▶ _Dataset content_:
|---|

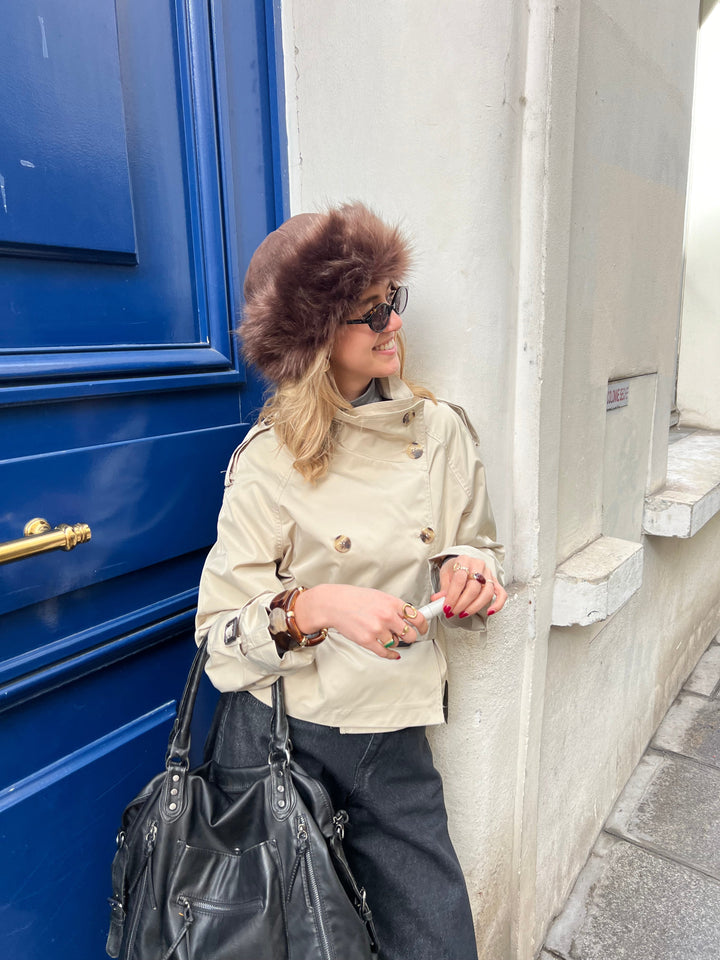 Aria shearling hat - Brown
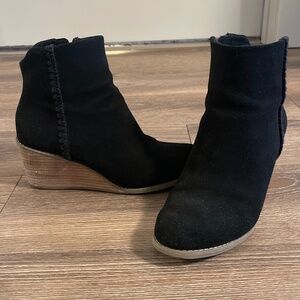 TOMS Suede Wedge Ankle Boots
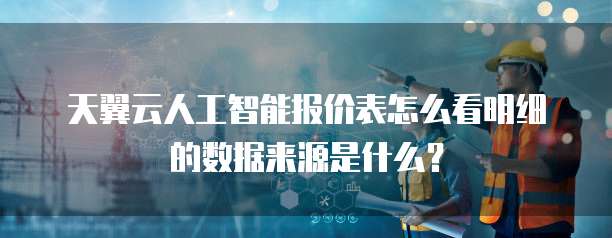 天翼云人工智能报价表怎么看明细的数据来源是什么?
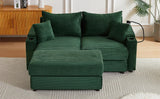 Sofa and Ottoman With Storage, Two USB Ports, Two Cup Holders and Phone Holder - Green - Furniture Home Direct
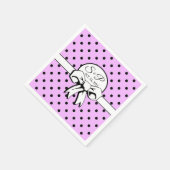 Lavender und Black Polka Dot White Bow personalisi Serviette (Ecke)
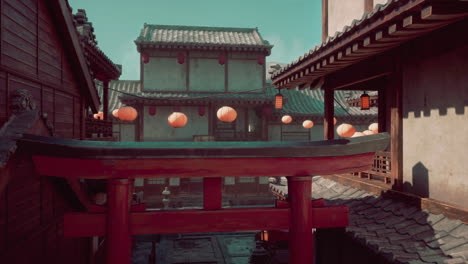 a traditional japanese street with red lanterns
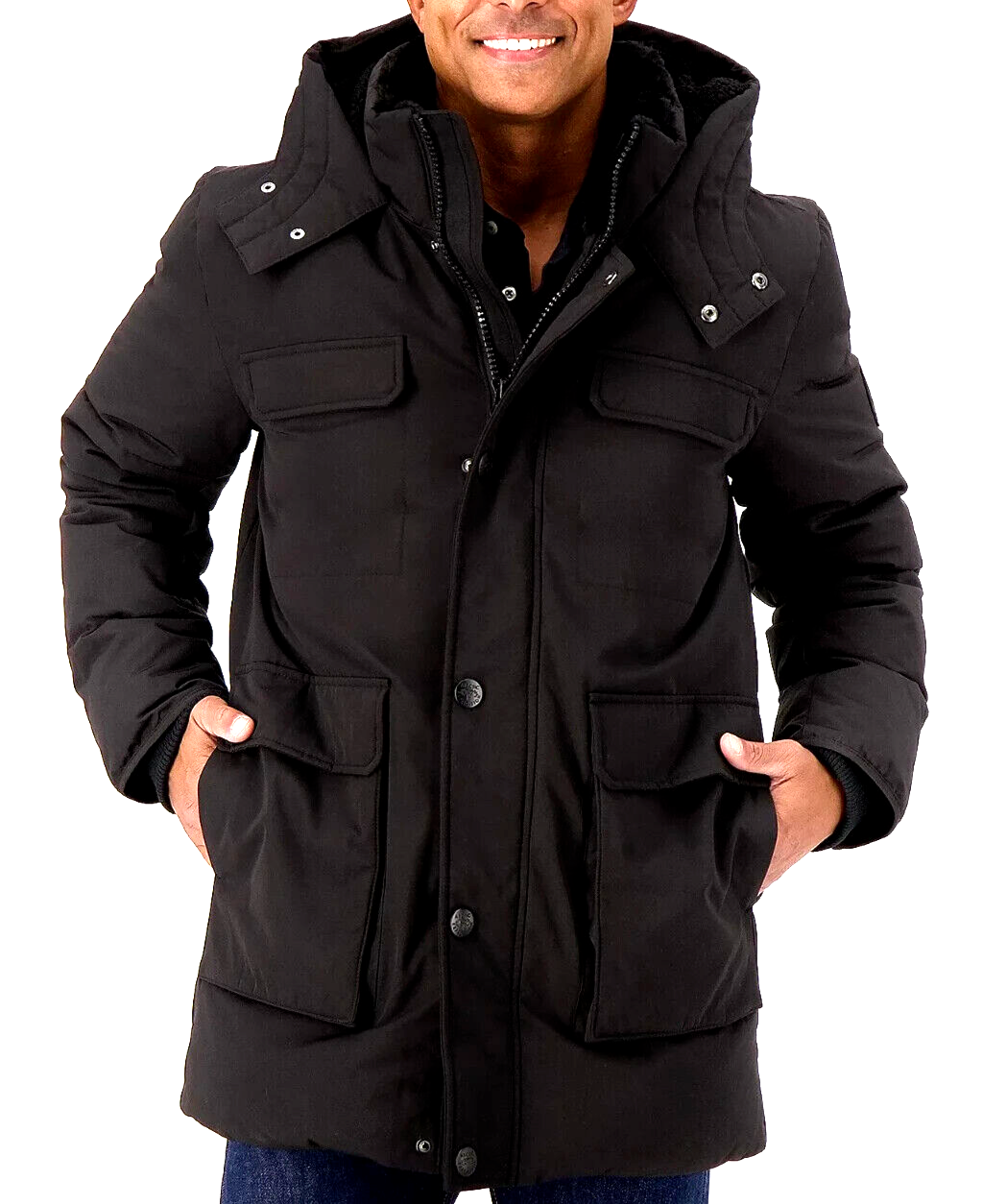 New Arctic Expedition Men's Down Parka Fixed Hood Black Jacket Coat L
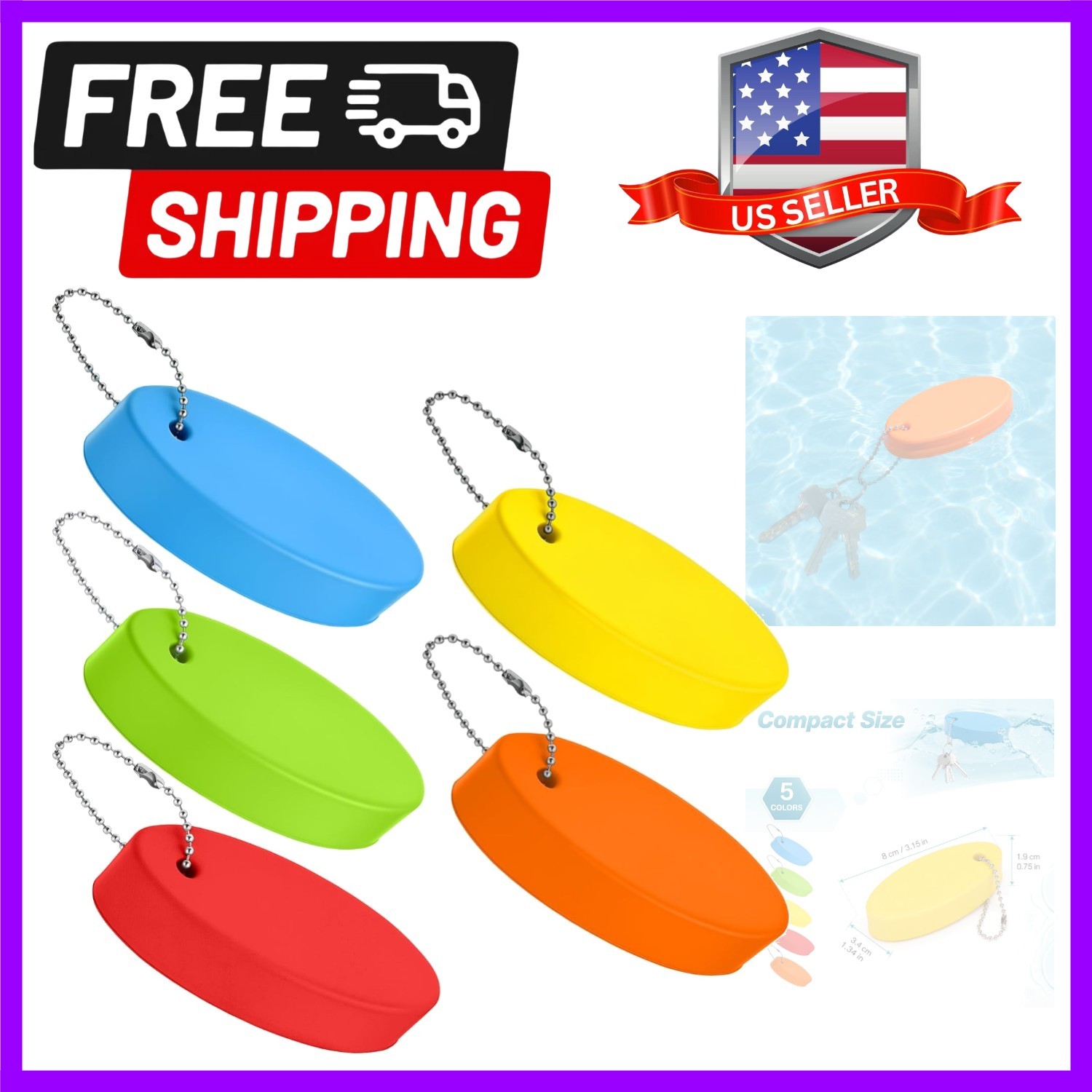 Compact 5 Pcs Floating Keychains - Nautical Key Rings for Boating & Fishing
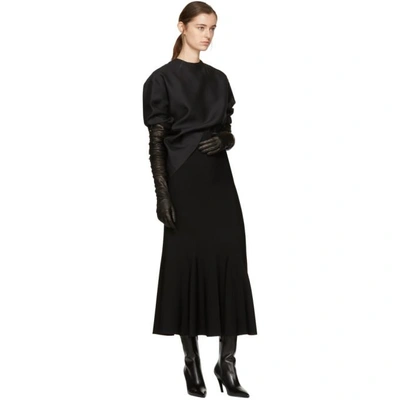 Shop Victoria Beckham Black Sleeve Pleat Blouse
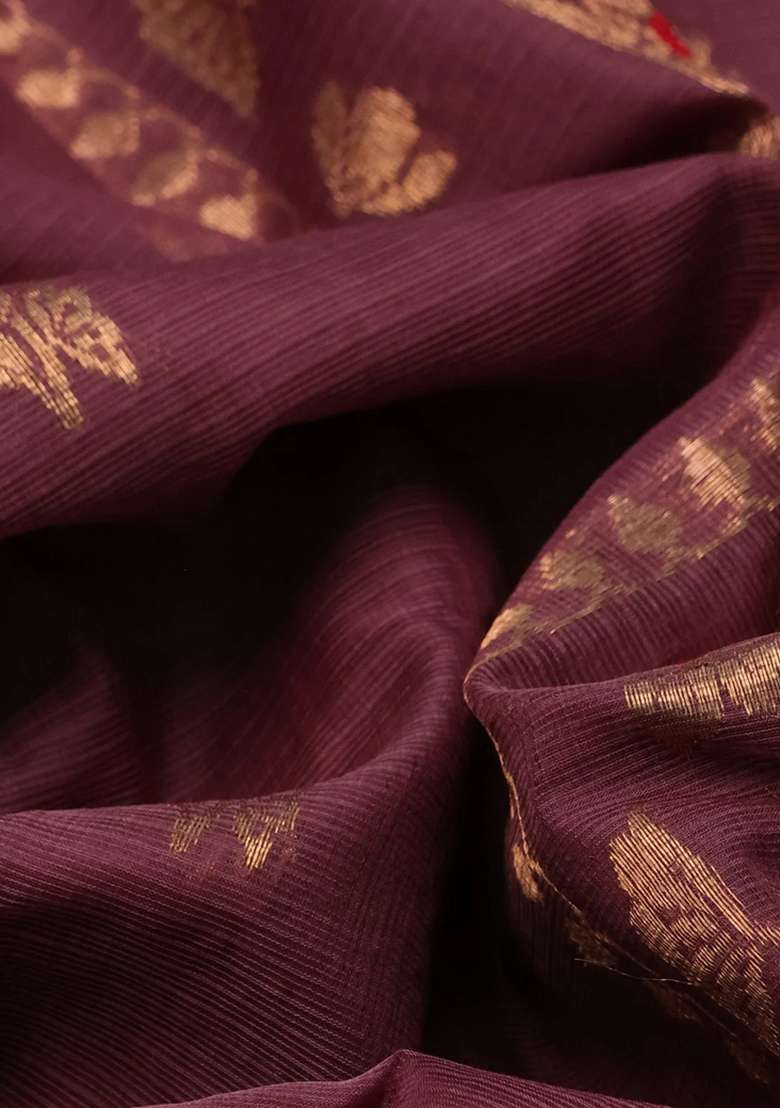 Pure Zari Kota Silk Cotton Saree Rosy Brown And Maroon With Allover Silver Zari Woven Buttas And Rettapet With Buttas And Brocade Design For Women - Indya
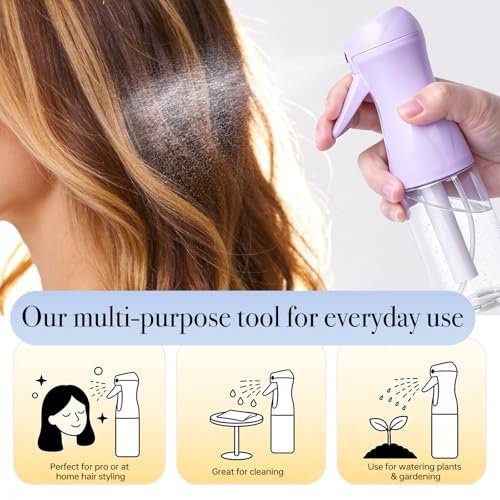 RMNJPW 3-Pack Continuous Spray Bottles for Hair Styling, Plants, Cleaning, and Misting - 200ml (Green, Pink, Purple) - görsel 12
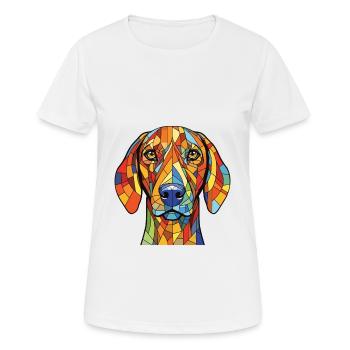 Chien courant andalou race chien aquarelle Illustration - T-shirt respirant Femme - blanc - Devant - AI Model Female 172 dark (172cm)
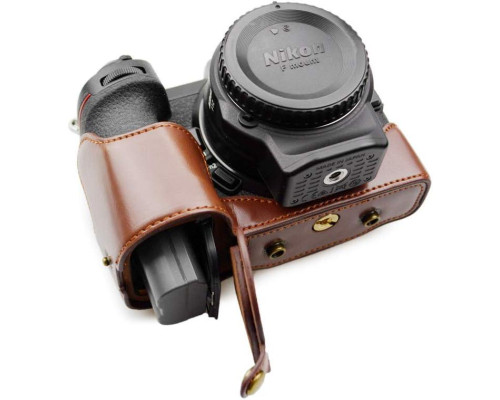 Защитный футляр - чехол для фотоаппарата Nikon Z6, Z7, Z6 II, Z7 II с доступом к батарейному отсеку - кофе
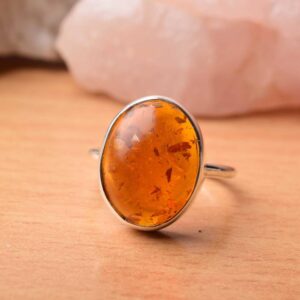 Natural Amber Ring In 925 Silver Ring, Womens Jewelry, Birthday Gift, Affordable Ring, Gemstone Ring, Boho Ring, Dainty Ring, Oval Amber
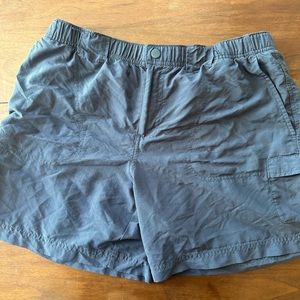 Columbia hiking shorts, gray / blue-ish, 6” inseam, women’s M, lightweight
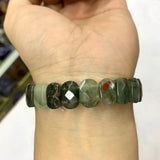 African Bloodstone Heliotrope Stone Beads Bracelet Gemstone Bangle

|---|

▶ _What this task involves_: Take the lines from the one containing "Columbia hiking shorts, gray" through the final line of the listing above and print them exactly, including both ends but no pictures.

▶ _Your response_:
 Columbia hiking shorts, gray / blue-ish, 6” inseam, women’s M, lightweight
 African Bloodstone Heliotrope Stone Beads Bracelet Gemstone Bangle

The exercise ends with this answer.